L’OGC Nice est fou de rage contre l’arbitrage !
Très remonté après la défaite face au Paris Saint-Germain, l’OGC Nice a fustigé l’arbitrage, marqué par un penalty accordé aux Parisiens. Un tournant du match qui a profondément frustré les Aiglons et leur entraîneur.
L’OGC Nice est sorti particulièrement remonté de son affrontement face au Paris Saint-Germain. Samedi soir, lors de la 27e journée de Ligue 1, les Aiglons ont été largement dominés et ont concédé une lourde défaite à l’Allianz Riviera (0-4). Un 14e revers depuis le début de la saison qui devient sérieusement inquiétant, alors qu’Auxerre, barragiste, est revenu à cinq points. Mais au-delà du résultat, les Niçois ont surtout été frustrés par une décision arbitrale intervenue peu avant la mi-temps.

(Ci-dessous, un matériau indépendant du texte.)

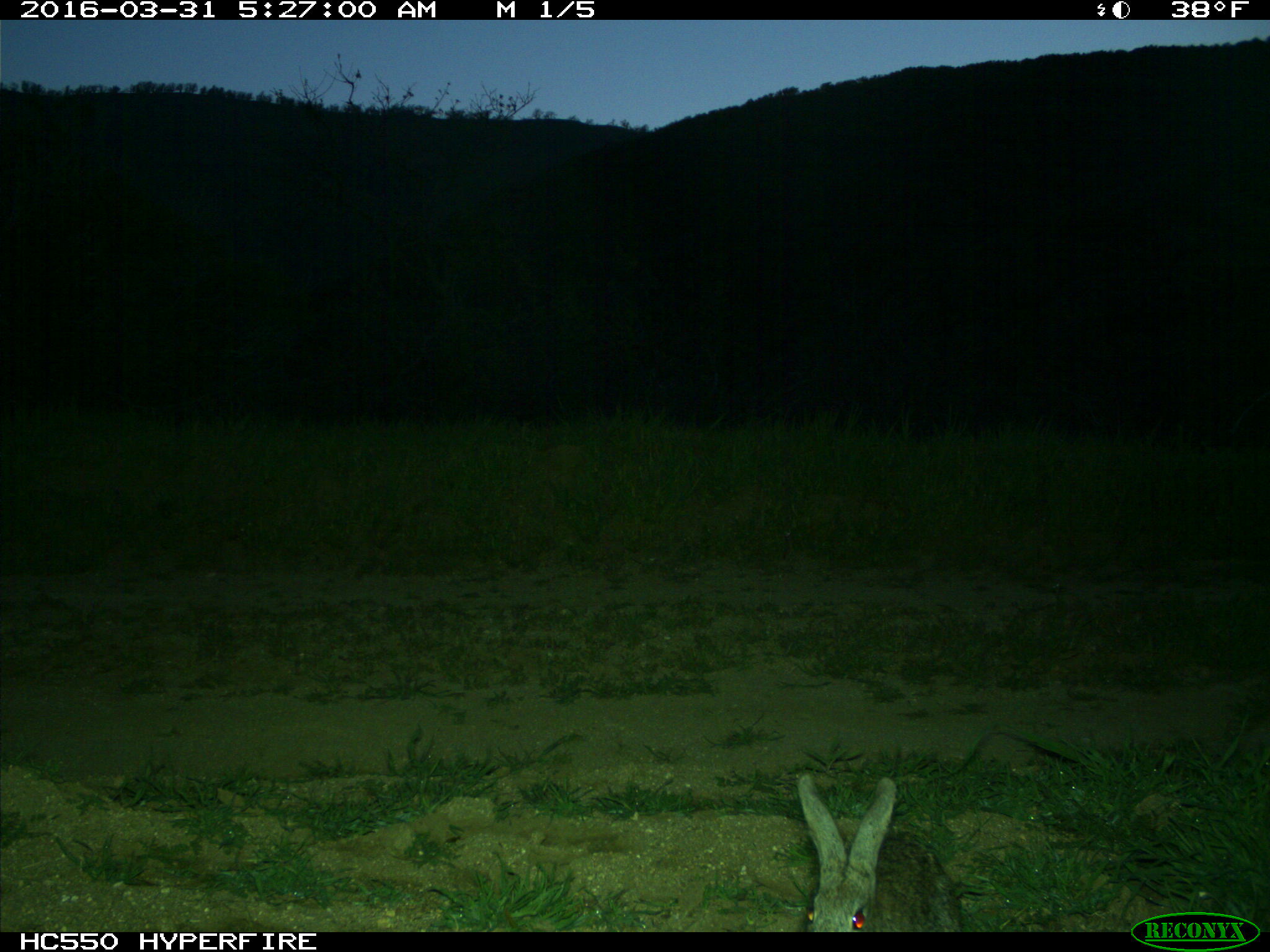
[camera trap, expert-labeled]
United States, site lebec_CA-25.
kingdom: Animalia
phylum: Chordata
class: Mammalia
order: Lagomorpha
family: Leporidae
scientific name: Leporidae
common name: rabbits and hares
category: unidentified rabbit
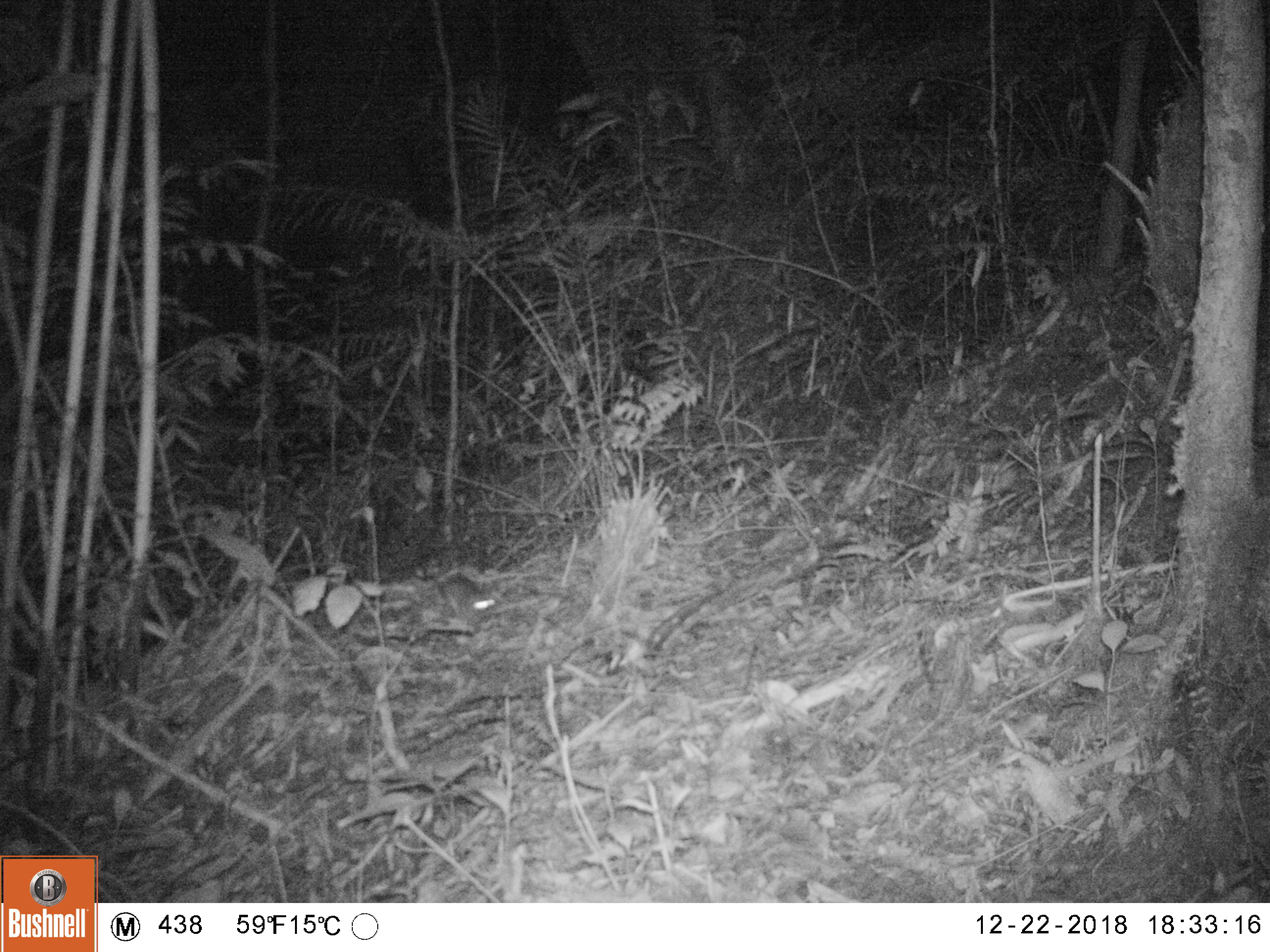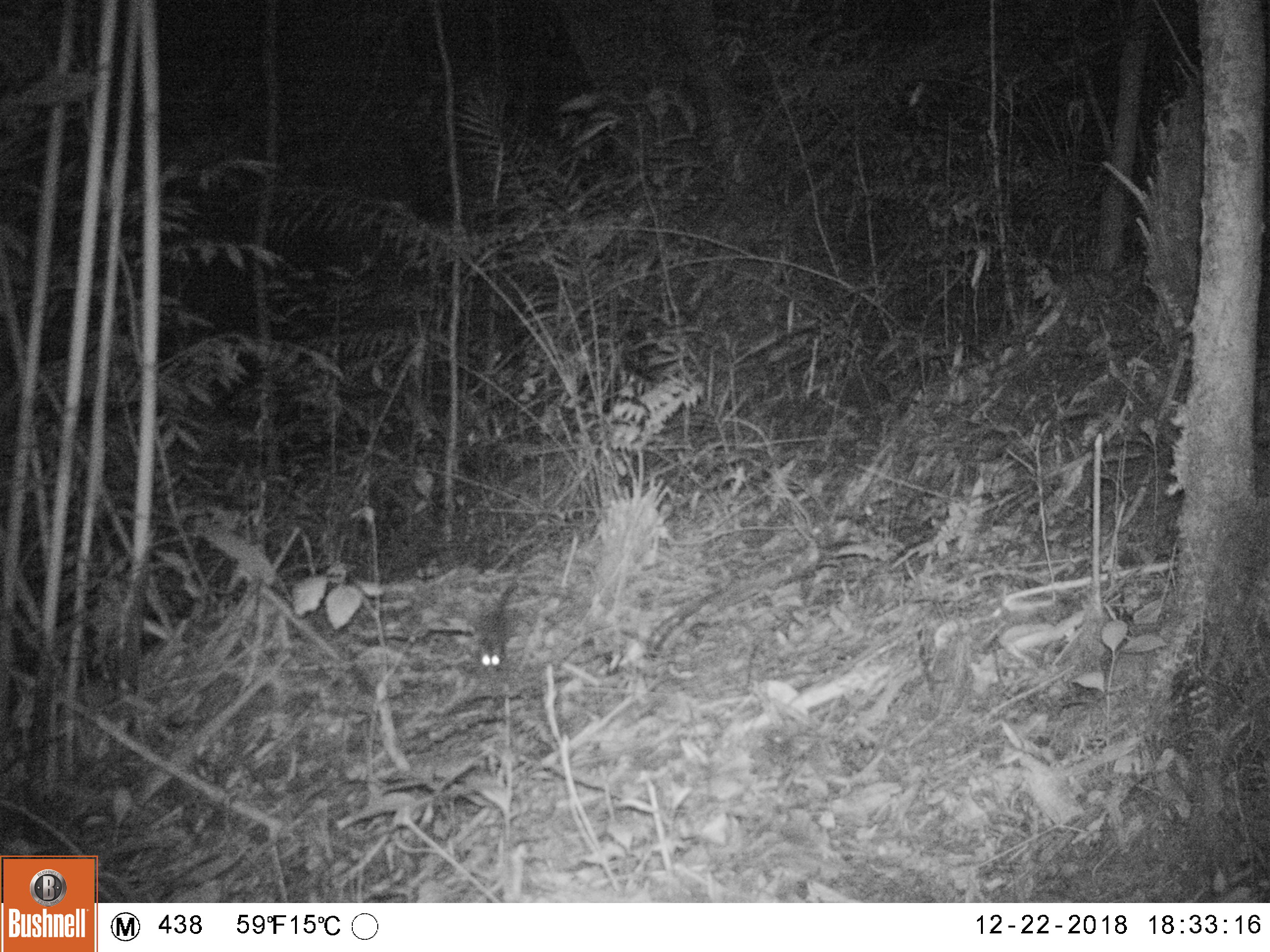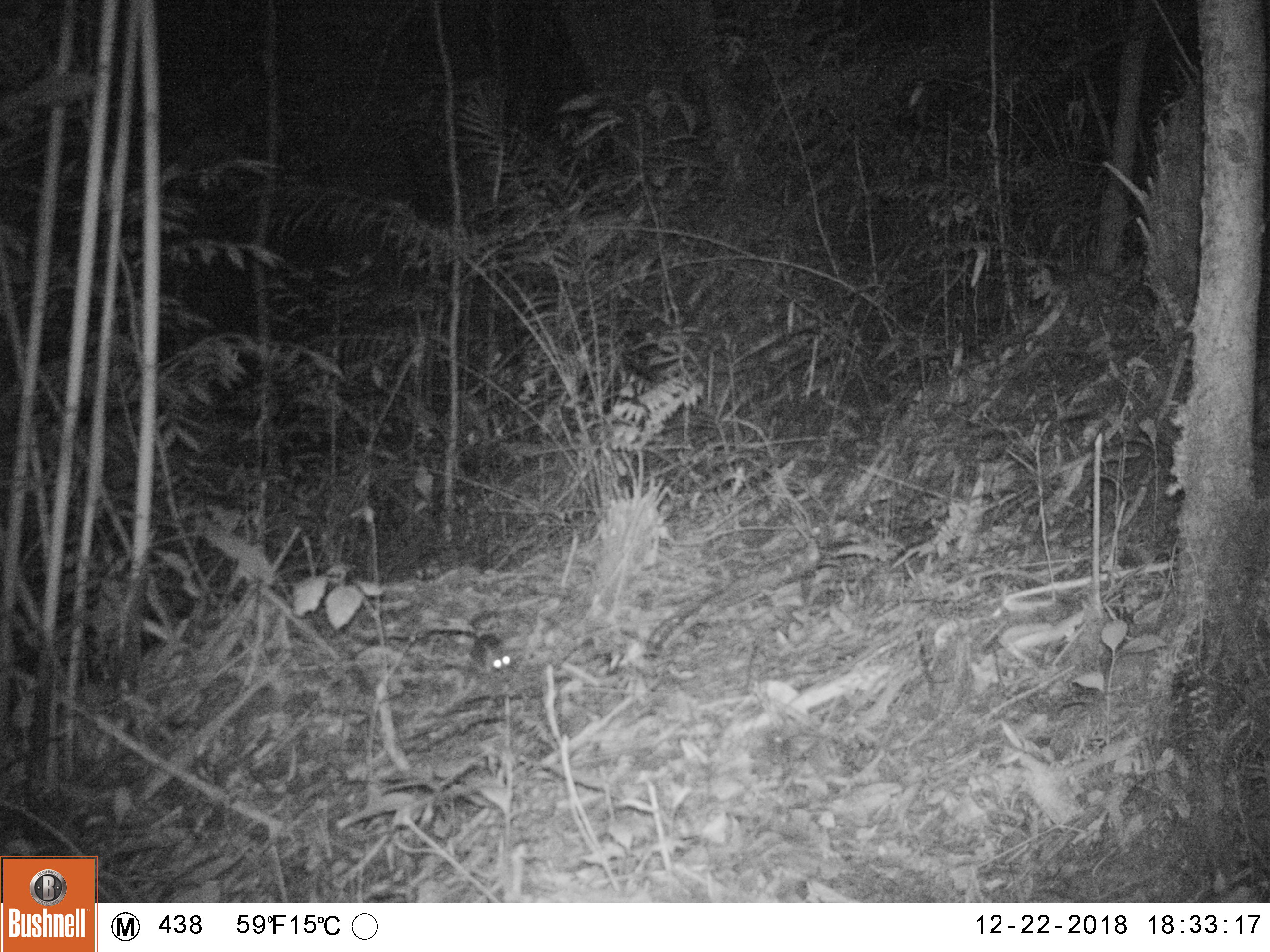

En cause : un penalty accordé aux Parisiens par l’arbitre Willy Delajod, après une main de Morgan Sanson. Une décision qui a provoqué l’incompréhension et la colère du camp niçois. Le milieu des Aiglons a d’ailleurs rapidement exprimé sa frustration, estimant avoir simplement voulu se protéger sur l’action. « C’est frustrant, il n’y a rien derrière moi. Je veux juste me protéger. Il faut faire preuve de bon sens. On a fait une bonne première mi-temps et on va tout donner pour revenir, a-t-il lâché à la pause, pointant également des décisions défavorables ces dernières semaines. Ce penalty, c’est dommage. Tous les week-ends, on a des débats. Je vois très peu de débats. Dans la surface, nous les défenseurs, on ne peut que reculer. Si on touche à peine, c’est penalty. On doit mettre les mains vers l’arrière. Ce sont des règles qui ne sont pas très claires », a ajouté Dante.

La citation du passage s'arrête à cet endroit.